_阅读文本_:

【GreatSQL优化器-18】GROUP_INDEX_SKIP_SCAN - IT评测·应用市场-qidao123.com技术社区

CREATE TABLE t1(c1 INT, c2 INT, c3 INT, c4 INT);
CREATE UNIQUE INDEX i1_t1 ON t1(c1,c2,c3);
INSERT INTO t1 VALUES (1,1,1,1), (1,1,2,2), (1,3,3,3), (1,4,4,4), (1,5,5,5),
(2,1,1,1), (2,2,2,2), (2,3,3,3), (2,4,4,4), (2,5,5,5);
INSERT INTO t1 SELECT c1, c2, c3+5, c4+10 FROM t1;
INSERT INTO t1 SELECT c1, c2, c3+10, c4+20 FROM t1;
INSERT INTO t1 SELECT c1, c2, c3+20, c4+40 FROM t1;
INSERT INTO t1 SELECT c1, c2, c3+40, c4+80 FROM t1;
ANALYZE TABLE t1;
-- 下面的结果用到了group index skip scan，扫描方式是RANGE SCAN。
greatsql> explain SELECT c1, MIN(c2) FROM t1 GROUP BY c1;
+----+-------------+-------+------------+-------+---------------+-------+---------+------+------+----------+--------------------------+
| id | select_type | table | partitions | type | possible_keys | key | key_len | ref | rows | filtered | Extra |
+----+-------------+-------+------------+-------+---------------+-------+---------+------+------+----------+--------------------------+
| 1 | SIMPLE | t1 | NULL | range | i1_t1 | i1_t1 | 10 | NULL | 3 | 100.00 | Using index for group-by |
+----+-------------+-------+------------+-------+---------------+-------+---------+------+------+----------+--------------------------+
/* 运行过程：
1、先找到第一列的唯一值，得到结果为1和2
SELECT distinct c1 FROM t1;
2、根据第一列的分组结果在分组内对c2执行范围扫描
SELECT c1, MIN(c2) FROM t1 WHERE c1 = 1;
SELECT c1, MIN(c2) FROM t1 WHERE c1 = 2;*/
-- 如果没有联合索引，那么这条sql内部要创建临时表用于数据的临时处理，扫描方式是全表扫描。可见用GROUP_INDEX_SKIP_SCAN方式执行groupby可以节省空间和开销，提升执行效率。

(收集的数据记录)
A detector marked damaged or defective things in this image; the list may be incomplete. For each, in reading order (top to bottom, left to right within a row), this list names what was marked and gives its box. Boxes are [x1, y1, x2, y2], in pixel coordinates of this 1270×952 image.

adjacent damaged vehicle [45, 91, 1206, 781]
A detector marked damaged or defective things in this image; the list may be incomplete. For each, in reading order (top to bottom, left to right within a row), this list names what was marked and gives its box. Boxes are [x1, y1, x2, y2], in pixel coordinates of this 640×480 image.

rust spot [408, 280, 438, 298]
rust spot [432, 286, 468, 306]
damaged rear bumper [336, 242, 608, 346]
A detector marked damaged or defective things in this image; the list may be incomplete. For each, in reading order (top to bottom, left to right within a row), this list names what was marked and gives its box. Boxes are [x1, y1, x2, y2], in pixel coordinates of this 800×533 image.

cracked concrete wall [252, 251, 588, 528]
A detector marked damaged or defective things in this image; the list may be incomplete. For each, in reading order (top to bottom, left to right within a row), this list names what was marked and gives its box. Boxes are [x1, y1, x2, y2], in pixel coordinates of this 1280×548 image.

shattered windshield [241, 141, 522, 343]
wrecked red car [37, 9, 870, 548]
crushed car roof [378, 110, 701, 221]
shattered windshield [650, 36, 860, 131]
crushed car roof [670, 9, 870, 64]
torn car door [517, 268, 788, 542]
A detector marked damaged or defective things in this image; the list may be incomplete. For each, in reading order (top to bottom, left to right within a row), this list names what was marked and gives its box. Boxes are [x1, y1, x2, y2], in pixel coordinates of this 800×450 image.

_任务_:
[a] 请把上文关于GROUP_INDEX_SKIP_SCAN的文章中以“如果没有联合索引”开头的那一段改写得更简短，并保留其主要事实。
[b] 请接着关于GROUP_INDEX_SKIP_SCAN的文章最后一句往下续写。

_参考答案_:
[a] 没有联合索引时，这条SQL需在内部建临时表来处理数据，并采用全表扫描；用GROUP_INDEX_SKIP_SCAN方式执行group by能节省空间和开销，提升执行效率。

[b]
greatsql> DROP INDEX i1_t1 ON t1;
greatsql> explain SELECT c1, MIN(c2) FROM t1 GROUP BY c1;
+----+-------------+-------+------------+------+---------------+------+---------+------+------+----------+-----------------+
| id | select_type | table | partitions | type | possible_keys | key | key_len | ref | rows | filtered | Extra |
+----+-------------+-------+------------+------+---------------+------+---------+------+------+----------+-----------------+
| 1 | SIMPLE | t1 | NULL | ALL | NULL | NULL | NULL | NULL | 160 | 100.00 | Using temporary |
+----+-------------+-------+------------+------+---------------+------+---------+------+------+----------+-----------------+

复制代码

int test_quick_select() {
// 先判断GROUP_INDEX_SKIP_SCAN是否满足条件，不满足的话执行索引合并。
AccessPath *group_path = get_best_group_min_max();
// 不满足GROUP_INDEX_SKIP_SCAN执行索引合并，相关知识看之前知识介绍
}
AccessPath *get_best_group_min_max() {
// 遍历表所有索引，找到联合索引
for (uint cur_param_idx = 0; cur_param_idx < param->keys; ++cur_param_idx) {
// 处理group by语句
if (!join->group_list.empty()) {
// 找到联合索引内的列字段相关mm tree
if (tree) cur_tree = get_index_range_tree(cur_index, tree, param);
// 该条件是否是等号条件或者IS NULL条件
is_eq_range_pred = !(range->min_flag & is_open_range) &&
!(range->max_flag & is_open_range) &&
((range->maybe_null() && range->min_value[0] &&
range->max_value[0]) ||
memcmp(range->min_value, range->max_value,
cur_part->store_length) == 0);
}
// 处理distinct语句
if ((join->group_list.empty() && join->select_distinct) ||
is_agg_distinct) {
检查distinct后面的列字段，必须包含联合索引前缀列或者所有列
}
// 获取第一个不在GROUP BY的索引字段
first_non_group_part =
(cur_group_key_parts < actual_key_parts(cur_index_info))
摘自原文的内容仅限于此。